Greenpeace kommt zu dem Schluss, dass die Gefahr eines Austritts an CO2
durch mangelnde Überwachung der Endlagerstätten oder ungeeignete
Lagermöglichkeiten, eine ernstzunehmende Gefahr für die Bevölkerung
darstelle.
In einer Evaluation des Weltklimarats von 2018 stellt das Umweltbundesamt
fest, dass für Bioenergiegewinnung und CO2-Speicherung eine Fläche, die
17-mal so groß wie Deutschland ist, benötigt würde. Zu den Kosten und der
Unplanbarkeit der Umsetzung tritt also der Konflikt um Flächennutzung für
die Nahrungsmittelproduktion hinzu.
Wer will sich gerne mit der Frage konfrontiert sehen, ob in Zukunft weniger
Nahrungsmittel produziert werden können, damit man die CO2-Altlasten der
2020er Jahre loswird? Wollen wir weitermachen wie bisher und dann in nicht
allzu ferner Zukunft extreme Einschränkungen in Kauf nehmen?
## Kein Grund zur Entwarnung
Bei all den Verbotspolemiken, die nicht nur die Grünen über sich ergehen
lassen mussten, bleibt die realistische Einsicht, dass wir entweder jetzt
einen Teil unserer individuellen Konsum- und Lebensrealität ändern müssen
oder eben in ein paar Jahren drastische autoritative staatliche Maßnahmen
auf uns zukommen, wie jüngst auch das Verfassungsgericht herausstellte.

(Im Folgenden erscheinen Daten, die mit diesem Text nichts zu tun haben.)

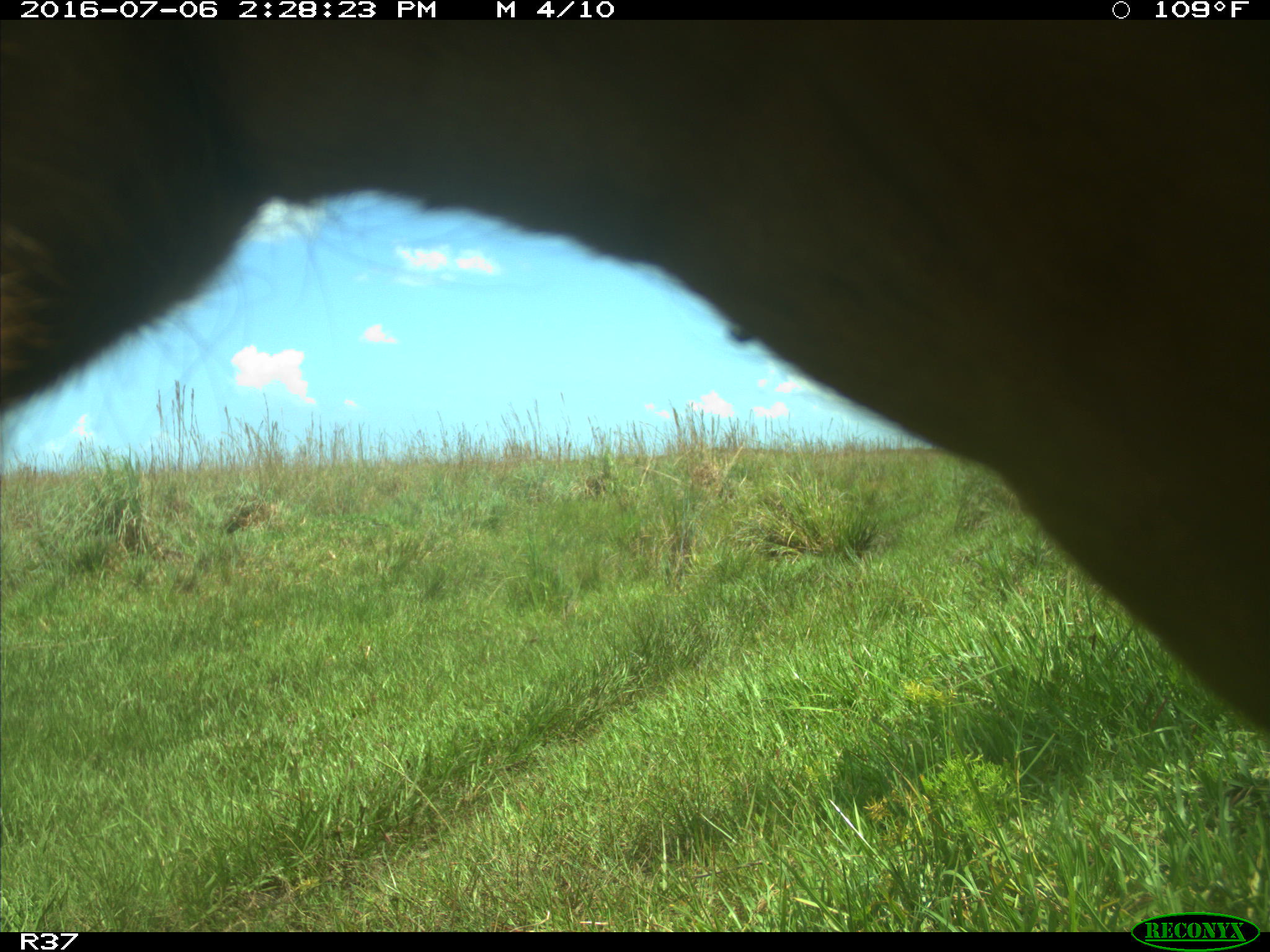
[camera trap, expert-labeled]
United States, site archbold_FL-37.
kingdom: Animalia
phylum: Chordata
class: Mammalia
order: Artiodactyla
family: Bovidae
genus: Bos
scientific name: Bos taurus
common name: domestic cow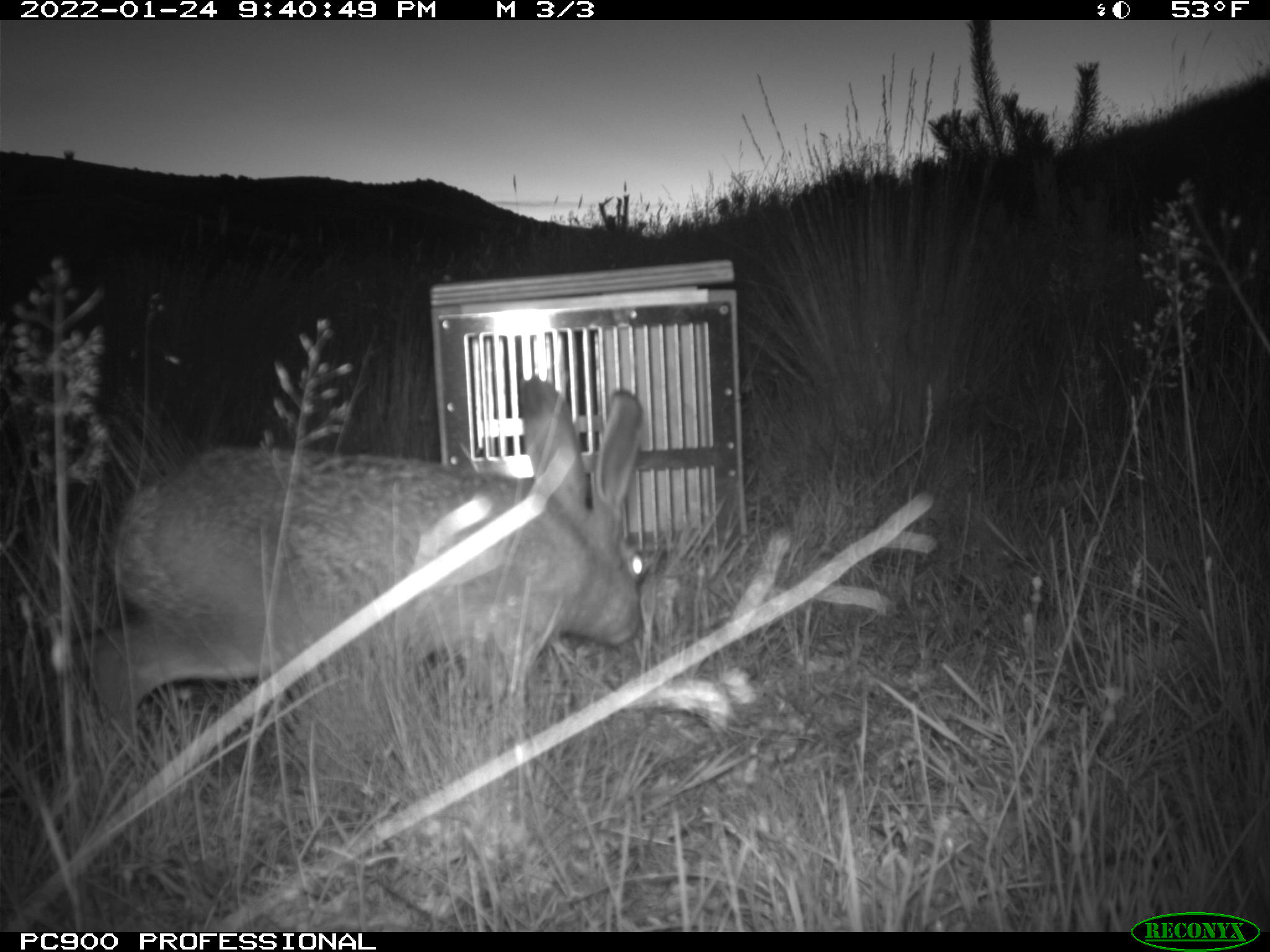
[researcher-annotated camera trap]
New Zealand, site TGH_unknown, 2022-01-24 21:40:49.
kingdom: Animalia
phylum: Chordata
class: Mammalia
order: Lagomorpha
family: Leporidae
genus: Lepus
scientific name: Lepus europaeus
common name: brown hare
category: hare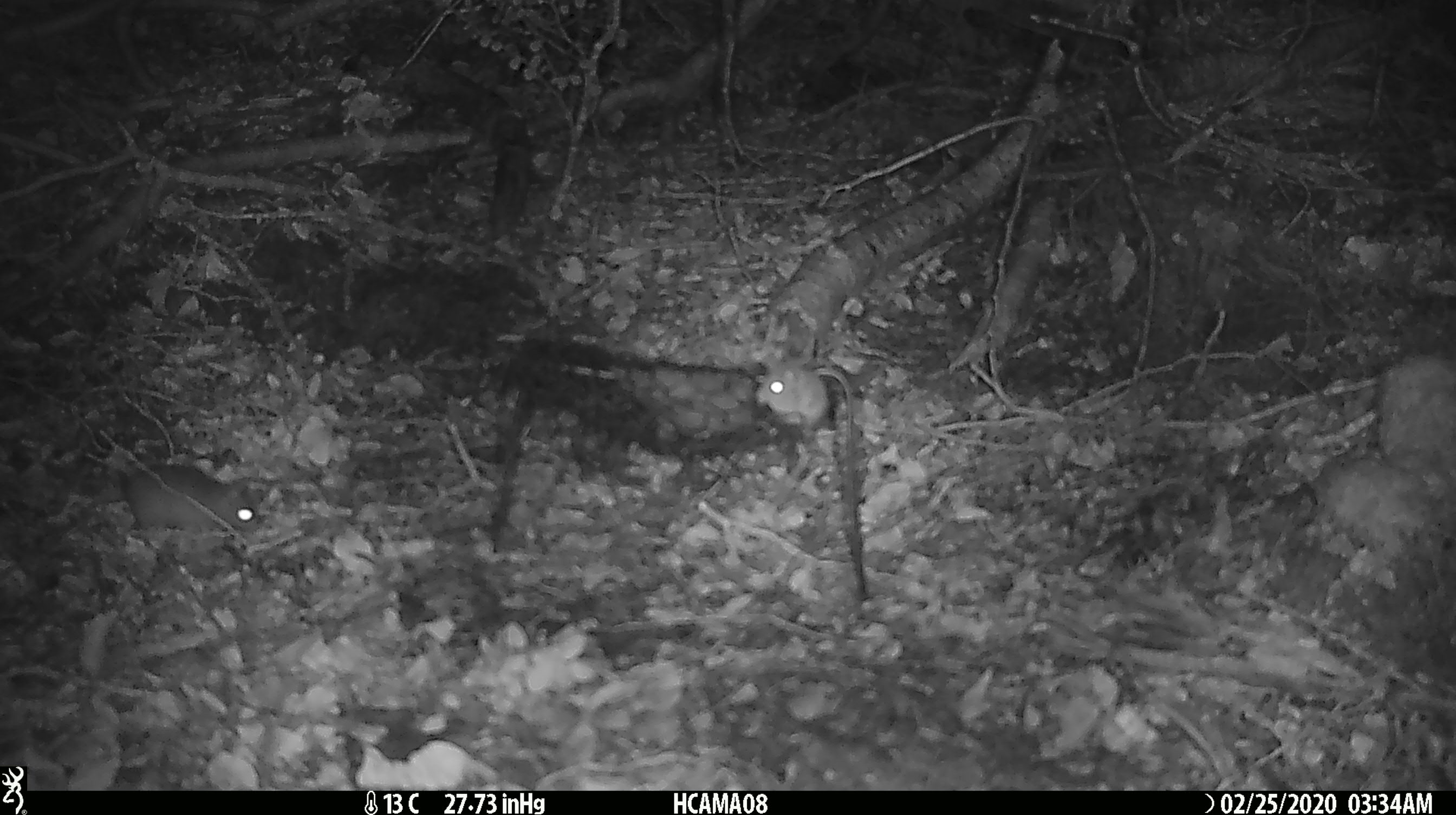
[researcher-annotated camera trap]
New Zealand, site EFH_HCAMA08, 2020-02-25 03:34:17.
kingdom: Animalia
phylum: Chordata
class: Mammalia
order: Rodentia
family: Muridae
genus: Mus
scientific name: Mus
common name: mouse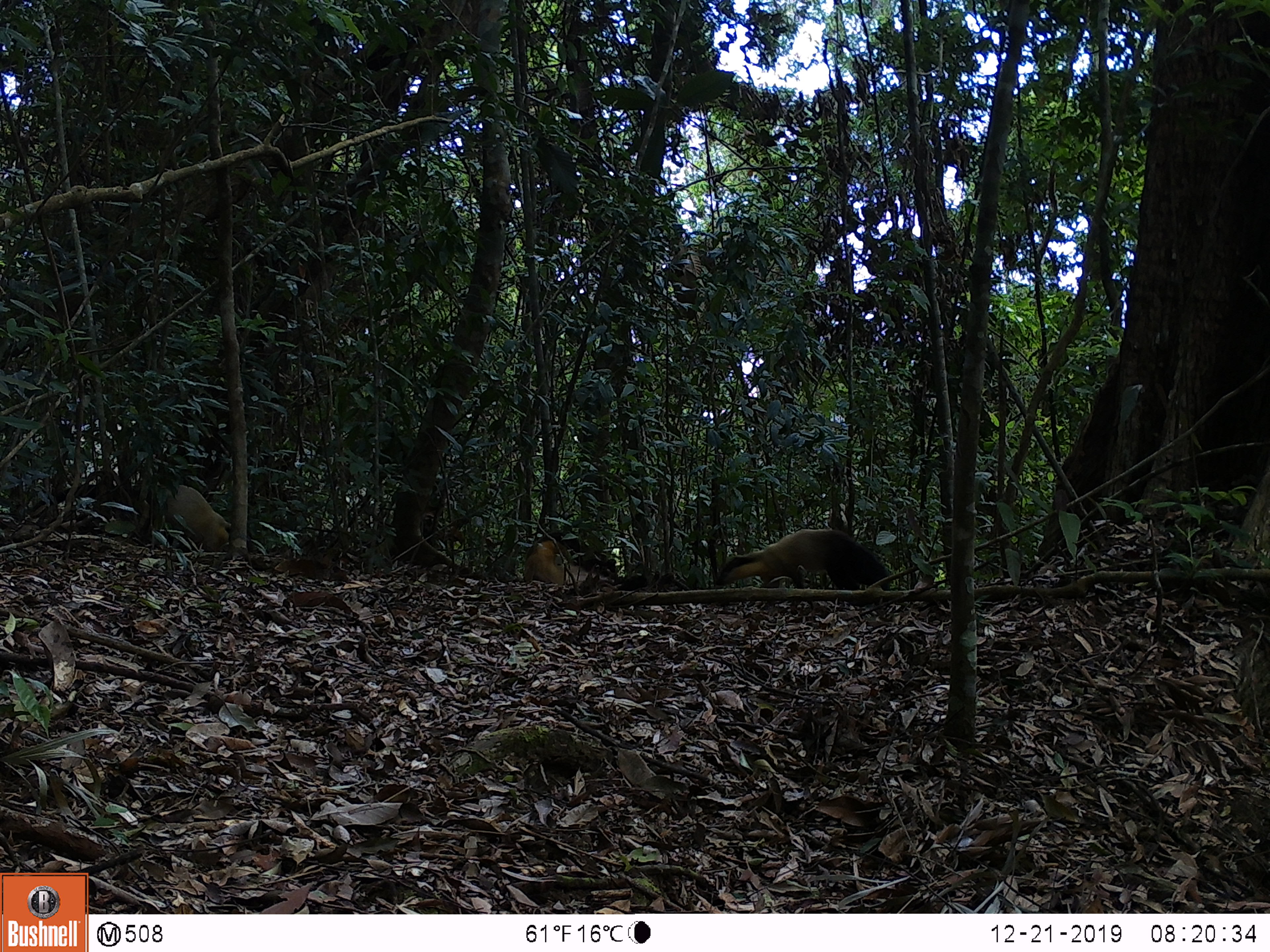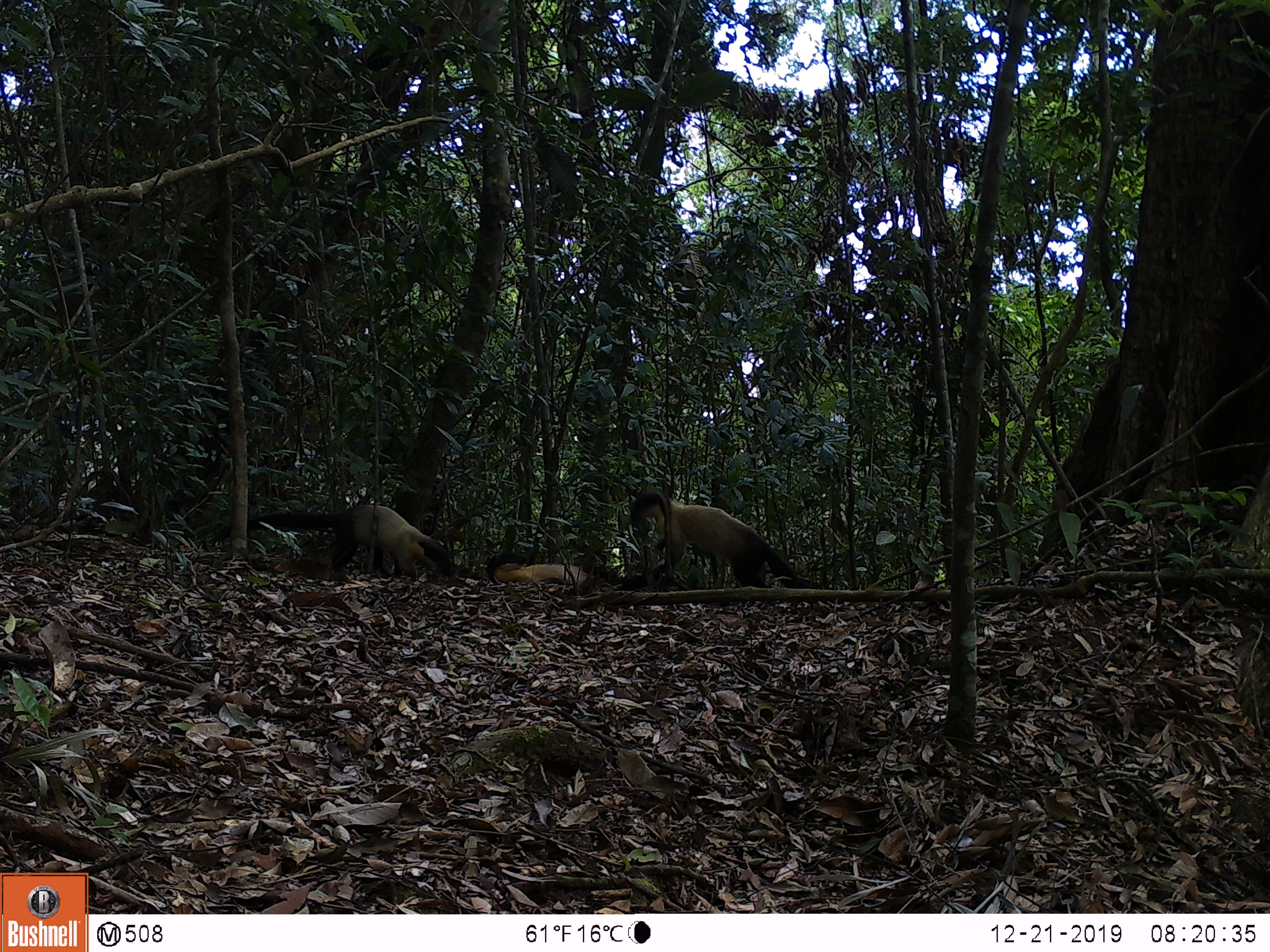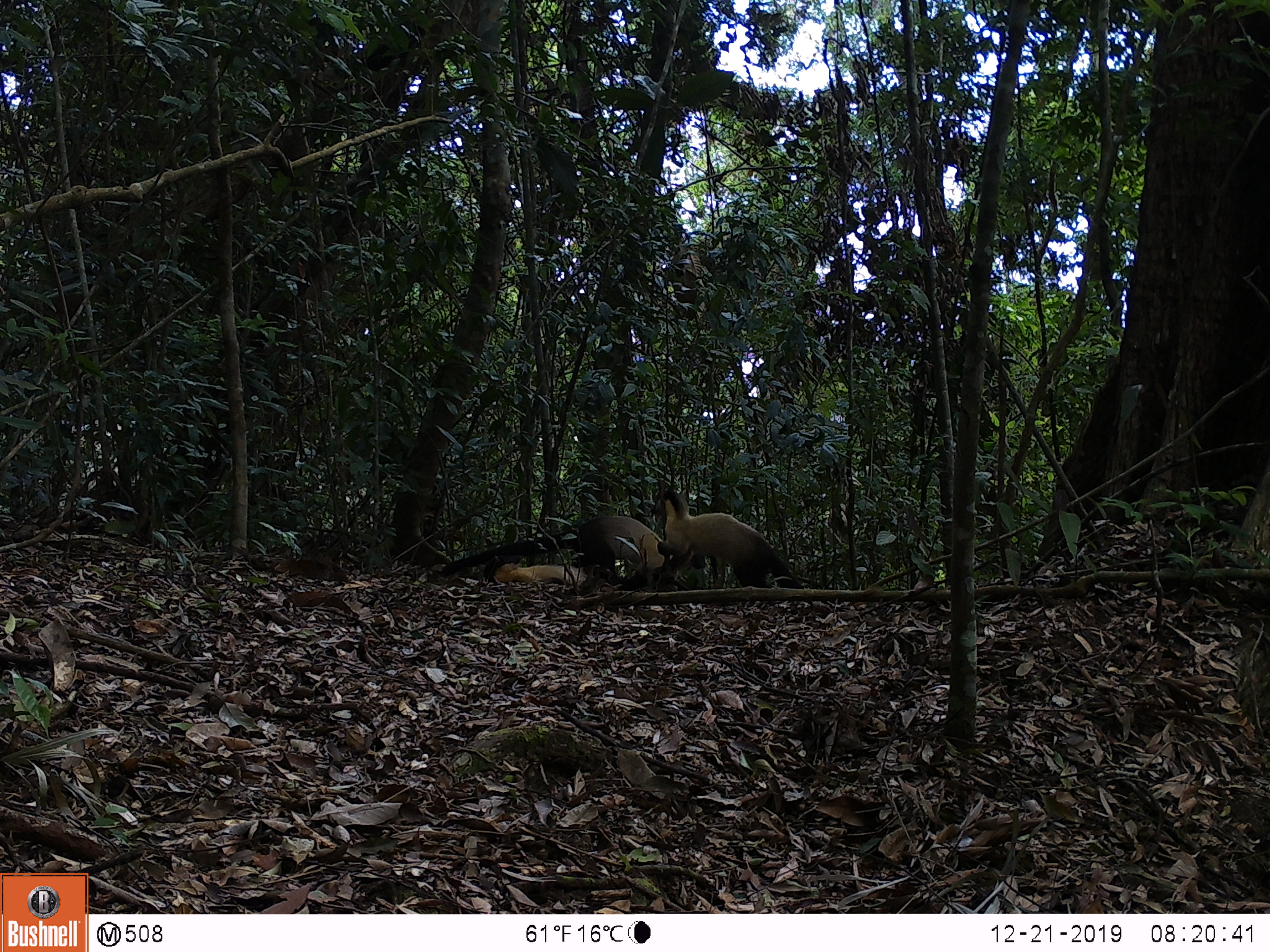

Viele der beteiligten Forscher:innen weisen auf ein Dilemma hin:
Einerseits müssen Geoengineering-Technologien frühzeitig erforscht werden,
um als Notfallmaßnahmen zukünftig einsatzbereit zu sein. Auf der anderen
Seite wird gewarnt, dass bereits die vage Möglichkeit einer technologischen
Lösung die globalen Anstrengungen der CO2-Reduzierung erheblich bremsen
könnte. Dass diese Befürchtung nicht unrealistisch ist, zeigt der Blick auf
die FDP.
Ein „Weiter so“ in der Klimapolitik sollte aus unserer Sicht dennoch in
jedem Fall vermieden werden. Denn so hart und unangenehm es auch klingen
mag, es wird keine einfache technologische Wunderheilung der Klimakrise
geben. Und doch arbeitet die Zeit für Geoengineering. Mit jedem Jahr, in
dem der globale Ausstoß an Treibhausgasen nicht massiv verringert wird,
wird es notwendiger, in der Zukunft negative Emissionen zu generieren. Es
läge nicht zuletzt an den Grünen, schlaue Gegenentwürfe zu präsentieren.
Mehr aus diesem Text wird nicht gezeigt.